Nonetheless, we hold that the record of trial is insufficiently verbatim for us to discharge our heavy responsibility under Article 66(c), UCMJ, 10 U.S.C. § 866(c), for a case where Rule for Courts-Martial 1103(b)(2)(B) applies. This determination of sufficiency for appellate review is solely ours, notwithstanding the agreement of the parties at the trial level as to the purported accuracy and completeness of a reconstruction.2 The Stipulation of Lost Testimony is approximately eight double-*583spaced typewritten pages in length. It purports to reflect the direct and cross examination of four principal prosecution witnesses, a matter of importance on appeal. While we do not find the stipulation to be inaccurate or incomplete, we do find that reconstructing the entire testimony of several key witnesses without their participation and without a showing of their unavailability renders this record nonverbatim.

The cases of United States v. Lashley, 14 M.J. 7 (C.M.A.1982); United States v. Sturkey, 23 M.J. 522 (A.F.C.M.R.1986), and United States v. Garries, 19 M.J. 845 (A.F.C.M.R.1985) do not compel a contrary result. In each of those cases the testimony of those whose testimony was not recorded not only participated in the reconstruction but also re-testified. Those critical facts are lacking here.

We will grant the appellant appropriate relief in our decretal paragraph by affirming a sentence no greater than could be adjudged by a special court-martial not empowered to adjudge a punitive discharge where a verbatim transcript would not be required. United States v. Sturkey, 23 M.J. 522 (A.F.C.M.R.1986); Manual for Courts-Martial, United States, 1984, Rule for Courts-Martial 1103(c)(2).

We have also considered the errors asserted personally by the appellant pursuant to United States v. Grostefon, 12 M.J. 431 (C.M.A.1982), and find them to be without merit.

The findings of guilty are affirmed. Reassessing the sentence on the basis of the error noted, the entire record, and United States v. Sales, 22 M.J. 305 (C.M.A. 1986), the court affirms only so much of the sentence as provides for confinement for six months, forfeiture of $502.00 pay per month for six months, and reduction to the grade of Private El.

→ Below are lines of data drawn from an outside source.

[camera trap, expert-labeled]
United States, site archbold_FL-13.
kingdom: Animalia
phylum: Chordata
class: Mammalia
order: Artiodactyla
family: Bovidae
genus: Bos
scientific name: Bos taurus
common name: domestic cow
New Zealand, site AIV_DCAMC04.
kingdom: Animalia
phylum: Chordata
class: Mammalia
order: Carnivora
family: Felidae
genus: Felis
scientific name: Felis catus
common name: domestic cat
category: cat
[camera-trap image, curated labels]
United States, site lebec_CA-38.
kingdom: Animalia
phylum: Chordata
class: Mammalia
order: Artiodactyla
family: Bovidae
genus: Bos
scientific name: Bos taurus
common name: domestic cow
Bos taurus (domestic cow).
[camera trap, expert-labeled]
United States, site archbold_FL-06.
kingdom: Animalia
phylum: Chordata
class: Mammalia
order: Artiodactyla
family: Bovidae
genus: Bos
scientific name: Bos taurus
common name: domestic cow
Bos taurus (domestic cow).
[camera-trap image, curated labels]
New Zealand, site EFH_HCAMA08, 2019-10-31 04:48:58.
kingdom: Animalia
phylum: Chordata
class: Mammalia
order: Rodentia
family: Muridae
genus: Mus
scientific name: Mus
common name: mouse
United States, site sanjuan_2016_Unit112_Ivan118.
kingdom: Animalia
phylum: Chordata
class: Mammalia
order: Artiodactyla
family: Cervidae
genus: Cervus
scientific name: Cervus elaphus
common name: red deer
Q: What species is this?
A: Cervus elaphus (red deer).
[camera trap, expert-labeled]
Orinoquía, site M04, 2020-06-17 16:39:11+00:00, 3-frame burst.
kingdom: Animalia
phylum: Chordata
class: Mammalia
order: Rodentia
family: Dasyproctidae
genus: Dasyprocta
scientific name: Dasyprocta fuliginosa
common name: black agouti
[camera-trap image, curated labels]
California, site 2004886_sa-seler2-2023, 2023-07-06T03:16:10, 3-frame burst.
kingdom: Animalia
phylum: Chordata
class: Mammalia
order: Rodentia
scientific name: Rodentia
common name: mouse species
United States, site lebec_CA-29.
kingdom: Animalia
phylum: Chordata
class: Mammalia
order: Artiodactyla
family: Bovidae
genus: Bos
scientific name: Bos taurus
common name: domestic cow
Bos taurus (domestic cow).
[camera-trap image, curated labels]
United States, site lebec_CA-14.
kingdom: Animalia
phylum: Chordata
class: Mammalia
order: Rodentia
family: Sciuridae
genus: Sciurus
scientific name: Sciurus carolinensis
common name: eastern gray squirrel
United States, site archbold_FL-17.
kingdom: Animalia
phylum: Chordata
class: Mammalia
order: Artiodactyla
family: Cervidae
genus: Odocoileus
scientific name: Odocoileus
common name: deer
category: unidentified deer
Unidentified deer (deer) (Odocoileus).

Senior Judge FOREMAN and Judge HAGAN concur.

. In United States v. Sadler, 29 MJ. 370, 373 n. 3 (C.M.A.1990), the United States Court of Military Appeals noted that, “Discussion of instructions should be conducted on the record, rather than in a conference under R.C.M. 802, Manual for Courts-Martial, United States, 1984.” We strongly urge trial judges to give full effect to the guidance of Sadler, not only to facilitate appellate review, but also to avoid creating other potential appellate issues such as whether the record of trial is complete. See Article 54, UCMJ, 10 U.S.C. § 854 (1982). In this case, if Sadler's teaching had been followed, the confusion revealed by the record regarding the mistake of fact instruction may have been eliminated.

. We note that the preferred method for dealing with situations where portions of the trial have not been recorded is to explain to the members what has occurred, and what is going to be done to correct the situation; to give the members appropriate instructions to disregard what they saw and/or heard earlier; to consider only what they will see and/or hear being redone; to *583destroy any notes they may have taken, etc. United States v. English, 50 C.M.R. 824 (A.F.C.M.R.1975); United States v. Phillips, 15 MJ. 671 (A.F.C.M.R.1983).